TASK DETAILS: Find each row below that contains the word "shorts" and copy those rows in full.

━━━ TASK MATERIAL

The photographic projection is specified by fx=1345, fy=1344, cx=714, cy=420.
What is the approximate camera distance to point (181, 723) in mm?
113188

━━━━━━
━━━ TASK MATERIAL

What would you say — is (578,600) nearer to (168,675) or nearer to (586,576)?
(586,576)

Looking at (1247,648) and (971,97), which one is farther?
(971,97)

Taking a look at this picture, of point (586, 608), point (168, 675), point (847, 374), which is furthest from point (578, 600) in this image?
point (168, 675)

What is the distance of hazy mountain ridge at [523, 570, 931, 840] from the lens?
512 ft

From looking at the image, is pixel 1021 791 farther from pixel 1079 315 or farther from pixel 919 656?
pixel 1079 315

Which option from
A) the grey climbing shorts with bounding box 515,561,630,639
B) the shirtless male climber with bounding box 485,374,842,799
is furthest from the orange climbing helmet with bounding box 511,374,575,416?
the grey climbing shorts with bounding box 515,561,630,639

━━━━━━

RESULT OF THIS TASK:
A) the grey climbing shorts with bounding box 515,561,630,639
the grey climbing shorts with bounding box 515,561,630,639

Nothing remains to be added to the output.